DOCUMENT EXCERPT
The Argentina–Mexico football rivalry is a sports rivalry that exists between the national football teams of the two countries. Although the rivalry is not a very competitive one with Argentina holding 16 victories, 12 draws and only 4 loses in 31 meetings, the game draws a lot of attention from the media in Mexico. In fact, this rivalry is more keenly felt by Mexican supporters than Argentines, with the latter viewing Brazil, Uruguay, England, and Germany as bigger rivals. A number of Argentines do not consider Mexico as rivals. Argentina has not lost to Mexico since 2004, with the last 4 meetings being shutout victories. Mexico has not scored against Argentina since 2015 in a friendly.

The rivalry is unusual in that it is an intercontinental one; typically such footballing rivalries exist between countries that are close to one another, for example France–Italy or Argentina–Brazil.

History 
Although the first official match between both nations came in the 1930 FIFA World Cup where Argentina beat Mexico 6–3 on group stage, the rivalry emerged during the late twentieth century, especially after the 1993 Copa América Final, where Argentina beat Mexico 2–1. That was the first time a non-CONMEBOL nation played in a Copa América final, and the first final played between both sides.

Managed by Alfio Basile, Argentina won the Copa América for the fourteenth time, defending their title won two years before. Argentina would not win another Copa America until 2021.

Overall, Argentina hold the edge in the rivalry in official matches, with sixteen victories, four by Mexico, and twelve draws.

Beyond the rivalry between both teams, many Argentine coaches have served as managers of Mexican teams. While César Menotti is widely recognised for his work with the Mexico national team, Nevertheless, other Argentine that managed Mexico in subsecquent years (such as Ricardo LaVolpe or more recently Gerardo Martino) were heavily criticized by the local media despite some good results leading the team. Former Mexican player and manager Hugo Sánchez has always been reluctant with the idea of having foreign managers.

During the 2022 FIFA World Cup held in Qatar, some Mexican and Argentine fans had a fight in Doha prior to the match between both sides. Both supporters fought again inside Lusail Stadium after the match that Argentina won 2–0. Previously, Mexican fans had been singing a song that include political and social references to the Malvinas Islands War with a phrase ("in the Malvinas, English language is spoken") that provoqued Argentine fans' wrath towards them.

List of matches 
The chart includes the complete list of matches played between both teams:

Notes

Statistics 
(Only official matches are included):

Club competition 

At club level, Argentine and Mexican teams met for the first time at Copa Interamericana, a defunct competition contested by Conmebol and Concacaf club champions. In the first edition of the tournament (1968), Estudiantes de La Plata beat Toluca after a two-legged and a playoff series, winning the first trophy for South America.

EXERCISE INSTRUCTIONS
Return the passage of the Argentina–Mexico rivalry text from "Beyond the rivalry" to "having foreign managers.", copied verbatim.

RECORD LIST
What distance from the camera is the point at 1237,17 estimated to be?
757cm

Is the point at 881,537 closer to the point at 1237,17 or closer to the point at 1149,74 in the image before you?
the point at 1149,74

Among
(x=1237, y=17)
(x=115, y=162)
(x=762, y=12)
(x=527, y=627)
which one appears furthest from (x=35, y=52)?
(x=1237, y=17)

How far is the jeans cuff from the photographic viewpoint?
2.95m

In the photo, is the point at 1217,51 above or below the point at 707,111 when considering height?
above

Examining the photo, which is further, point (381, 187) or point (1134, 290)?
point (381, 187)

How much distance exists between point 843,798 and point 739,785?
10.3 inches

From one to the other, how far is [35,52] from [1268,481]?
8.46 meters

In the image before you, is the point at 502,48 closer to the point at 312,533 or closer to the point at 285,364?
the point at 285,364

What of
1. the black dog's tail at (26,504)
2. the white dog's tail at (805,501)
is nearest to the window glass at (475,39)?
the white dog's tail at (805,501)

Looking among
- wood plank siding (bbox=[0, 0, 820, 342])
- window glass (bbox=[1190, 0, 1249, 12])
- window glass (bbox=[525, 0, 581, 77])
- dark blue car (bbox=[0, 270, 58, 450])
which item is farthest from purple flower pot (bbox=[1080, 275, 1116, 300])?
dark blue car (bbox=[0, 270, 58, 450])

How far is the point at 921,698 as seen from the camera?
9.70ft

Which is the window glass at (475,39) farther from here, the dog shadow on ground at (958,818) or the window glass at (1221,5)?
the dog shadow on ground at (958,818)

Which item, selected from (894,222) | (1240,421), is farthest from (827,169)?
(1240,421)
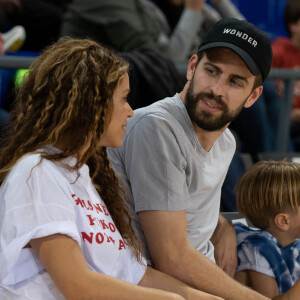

ANSWER TO THIS EXERCISE
Beyond the rivalry between both teams, many Argentine coaches have served as managers of Mexican teams. While César Menotti is widely recognised for his work with the Mexico national team, Nevertheless, other Argentine that managed Mexico in subsecquent years (such as Ricardo LaVolpe or more recently Gerardo Martino) were heavily criticized by the local media despite some good results leading the team. Former Mexican player and manager Hugo Sánchez has always been reluctant with the idea of having foreign managers.